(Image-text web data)
══════════════════════════════
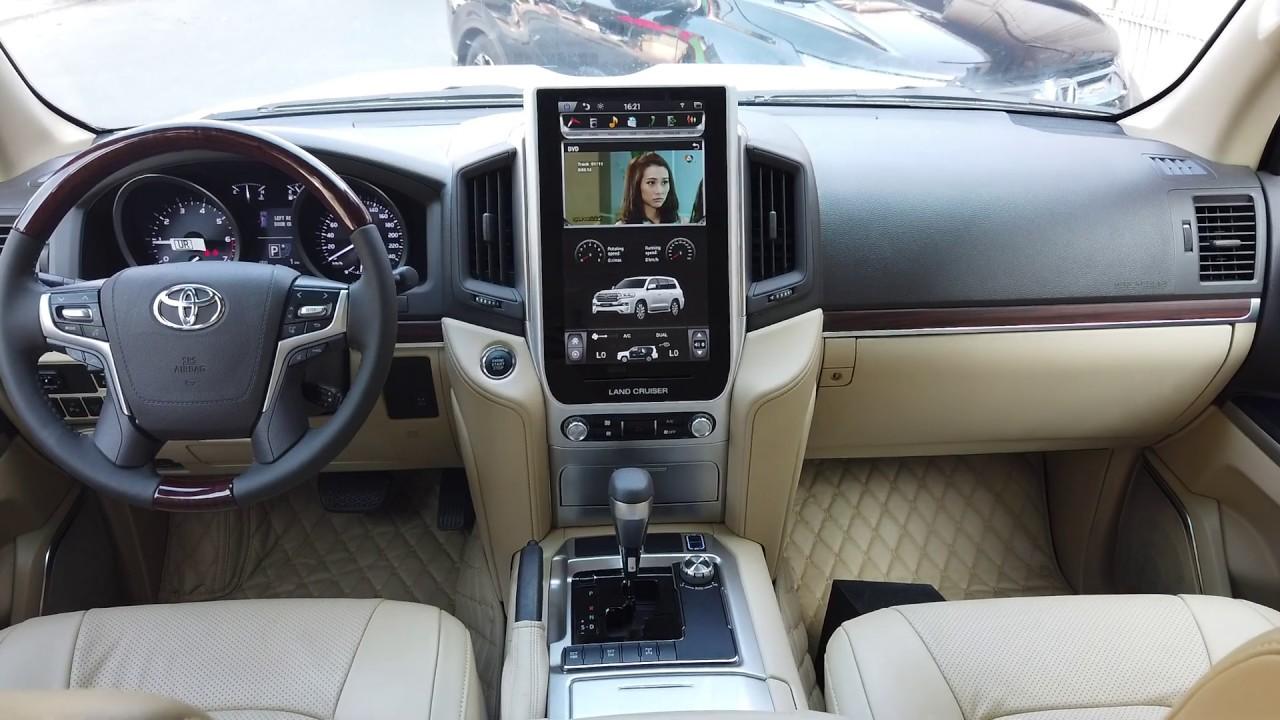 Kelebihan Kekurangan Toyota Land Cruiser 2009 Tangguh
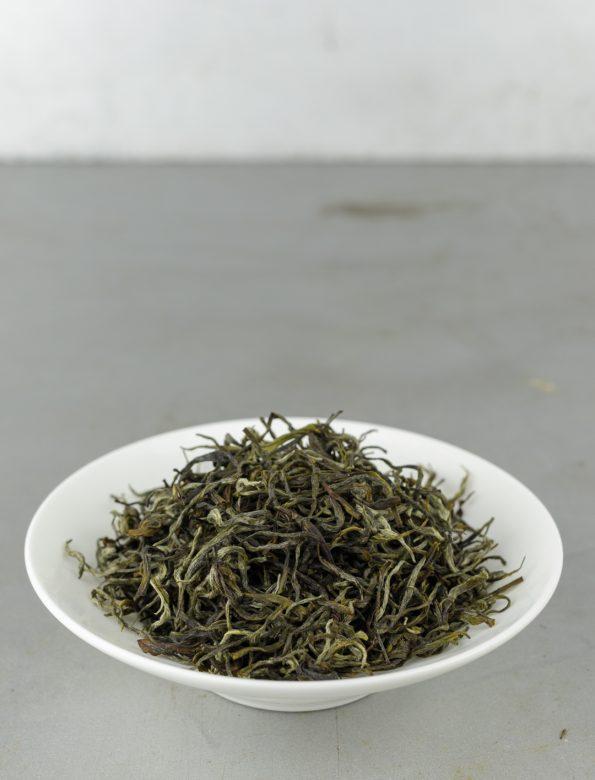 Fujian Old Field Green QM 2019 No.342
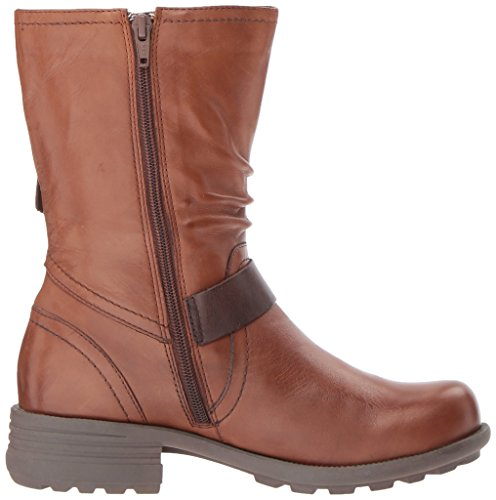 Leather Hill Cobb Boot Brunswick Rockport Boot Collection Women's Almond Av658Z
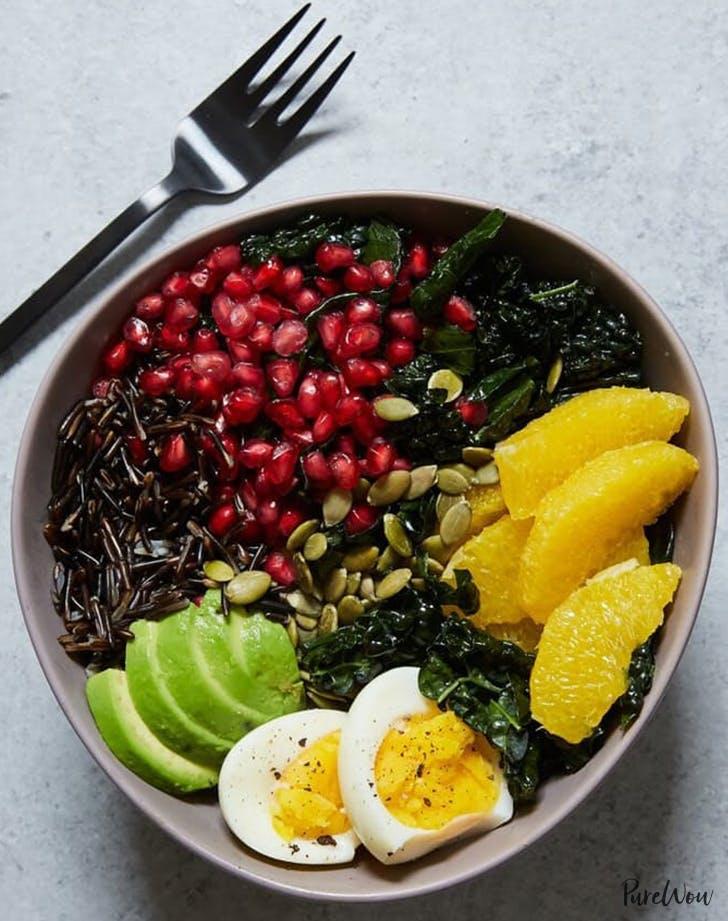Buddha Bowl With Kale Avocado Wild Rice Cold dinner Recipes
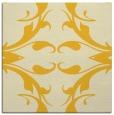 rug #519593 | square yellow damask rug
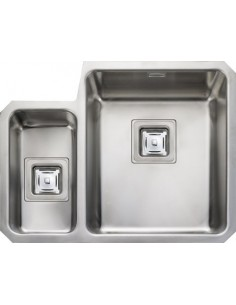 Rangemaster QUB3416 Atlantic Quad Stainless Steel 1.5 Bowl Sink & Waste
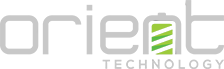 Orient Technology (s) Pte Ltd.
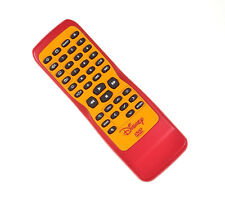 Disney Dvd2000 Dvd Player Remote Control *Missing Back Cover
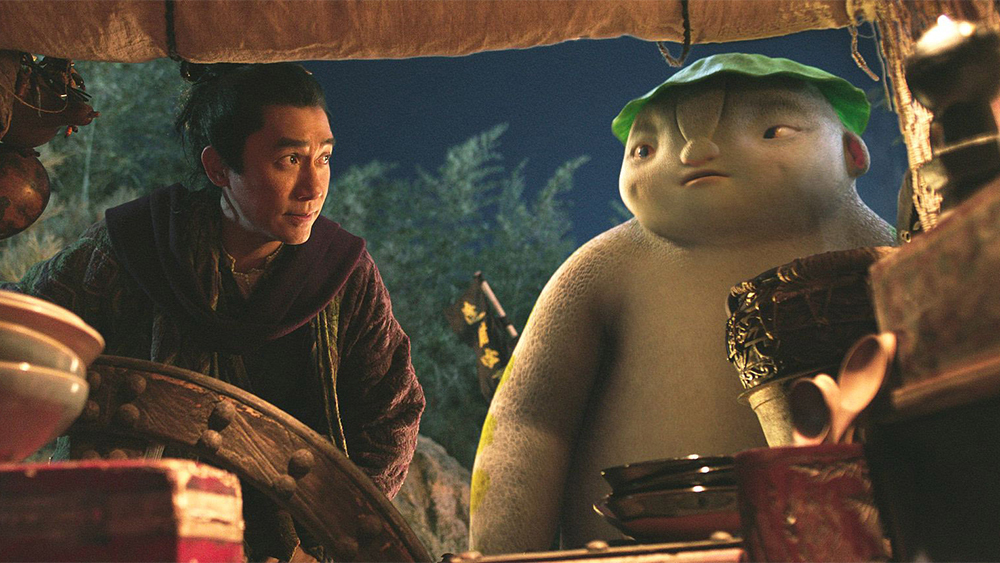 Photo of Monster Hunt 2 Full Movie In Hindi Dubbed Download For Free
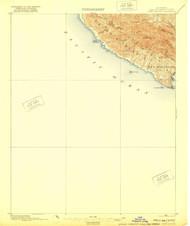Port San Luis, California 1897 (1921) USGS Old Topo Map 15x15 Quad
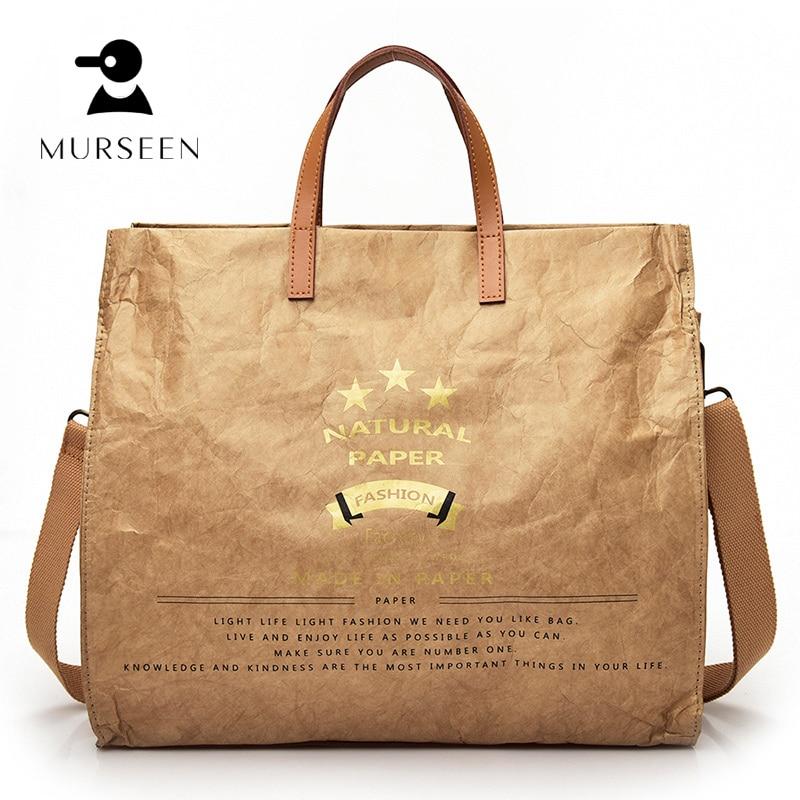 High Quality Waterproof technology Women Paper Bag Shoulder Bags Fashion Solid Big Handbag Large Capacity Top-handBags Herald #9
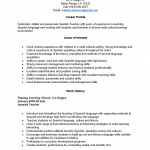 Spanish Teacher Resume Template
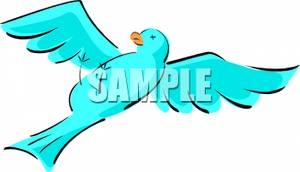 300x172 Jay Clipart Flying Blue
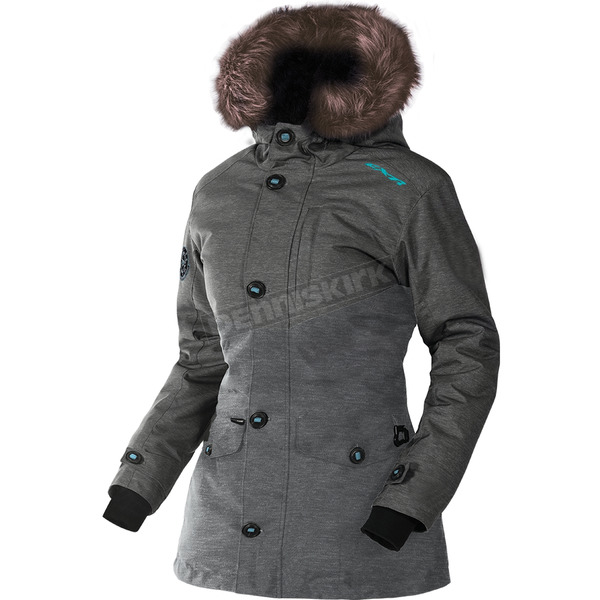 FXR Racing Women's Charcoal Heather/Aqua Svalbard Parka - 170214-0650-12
══════════════════════════════
▶ [YOUR INSTRUCTIONS]: Although the records contain pictures, the output must hold only their exact wording.

▶ [OUTPUT OF THE EXERCISE]:
 Kelebihan Kekurangan Toyota Land Cruiser 2009 Tangguh
 Fujian Old Field Green QM 2019 No.342
 Leather Hill Cobb Boot Brunswick Rockport Boot Collection Women's Almond Av658Z
Buddha Bowl With Kale Avocado Wild Rice Cold dinner Recipes
 rug #519593 | square yellow damask rug
 Rangemaster QUB3416 Atlantic Quad Stainless Steel 1.5 Bowl Sink & Waste
 Orient Technology (s) Pte Ltd.
 Disney Dvd2000 Dvd Player Remote Control *Missing Back Cover
 Photo of Monster Hunt 2 Full Movie In Hindi Dubbed Download For Free
Port San Luis, California 1897 (1921) USGS Old Topo Map 15x15 Quad
 High Quality Waterproof technology Women Paper Bag Shoulder Bags Fashion Solid Big Handbag Large Capacity Top-handBags Herald #9
 Spanish Teacher Resume Template
 300x172 Jay Clipart Flying Blue
 FXR Racing Women's Charcoal Heather/Aqua Svalbard Parka - 170214-0650-12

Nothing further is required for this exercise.